Intervention de Michel Magras

Commission des affaires européennes — Réunion du 13 octobre 2010 : 1ère réunion
Modification du statut de saint-barthélemy e 5608 communication de M. Jean Bizet et Audition de M. Michel Magras sénateur de saint-barthélemy

Photo de Michel MagrasMichel Magras, sénateur de Saint-Barthélemy :

Permettez-moi d'abord de vous remercier, Monsieur le Président, de me donner l'occasion de m'exprimer devant votre commission. Je vais vous présenter les raisons majeures qui nous poussent à soutenir cette évolution statutaire pour Saint-Barthélemy.

Quelques mots d'histoire en guise d'introduction : Saint-Barthélemy est une petite île de 24 km2 au nord de la Guadeloupe qui compte 8450 habitants. Découverte en 1493 par Christophe Colomb et rattachée à la souveraineté française en 1674, l'île de Saint-Barthélemy est cédée par Louis XVI en 1784 au roi de Suède, Gustave III, contre des droits d'accès des navires français au port suédois de Göteborg et à ses entrepôts. Près d'un siècle plus tard, en 1877, l'île est rétrocédée à la France à la suite d'un référendum marquant l'accord de la population. En 1946, Saint-Barthélemy devient une commune du département de la Guadeloupe. Après s'être considérablement appauvrie et avoir subi l'émigration de ses habitants vers les îles vierges américaines, l'île a été découverte par les Américains fortunés dans les années 1960 comme un lieu de villégiature attractif. En 1963, la France mit en place la sous-préfecture des Iles du Nord pour la gestion administrative des îles de Saint-Barthélemy et de Saint-Martin.

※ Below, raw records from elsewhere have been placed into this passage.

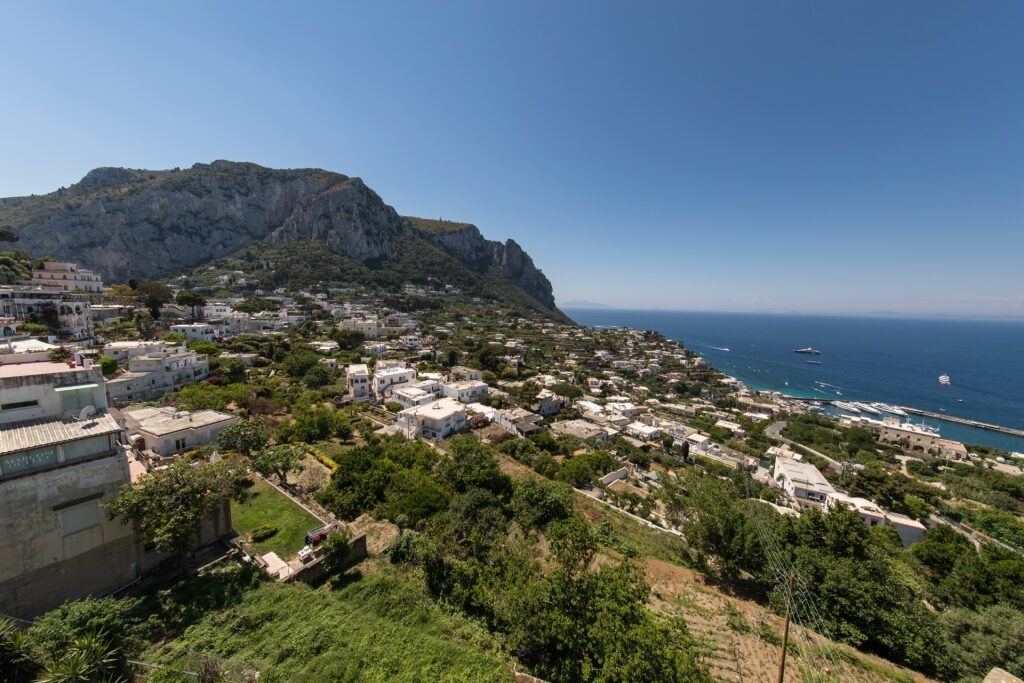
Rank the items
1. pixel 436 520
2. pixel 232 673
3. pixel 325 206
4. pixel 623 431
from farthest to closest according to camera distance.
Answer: pixel 325 206 < pixel 623 431 < pixel 436 520 < pixel 232 673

A la suite des lois de décentralisation de 1982, la population, jeune, de Saint-Barthélemy s'est prise en mains et la commune de Saint-Barthélemy, s'affranchissant de la Guadeloupe, a progressivement assumé des compétences croissantes incluant celles d'un département, d'une région voire une partie de celles de l'État. Cela a naturellement conduit l'île à demander une évolution de son statut pour l'accorder à la réalité des faits. En 2007, Saint-Barthélemy devient donc une collectivité d'outre-mer de l'article 74 de la Constitution, c'est-à-dire dotée de l'autonomie. L'État y garde les compétences majeures, donc le droit français s'applique à Saint-Barthélemy sauf dans les domaines concernés par le transfert de compétences (tourisme, environnement, circulation, transports...), qui ne touchent en rien à la sûreté de l'État et aux grands principes nationaux.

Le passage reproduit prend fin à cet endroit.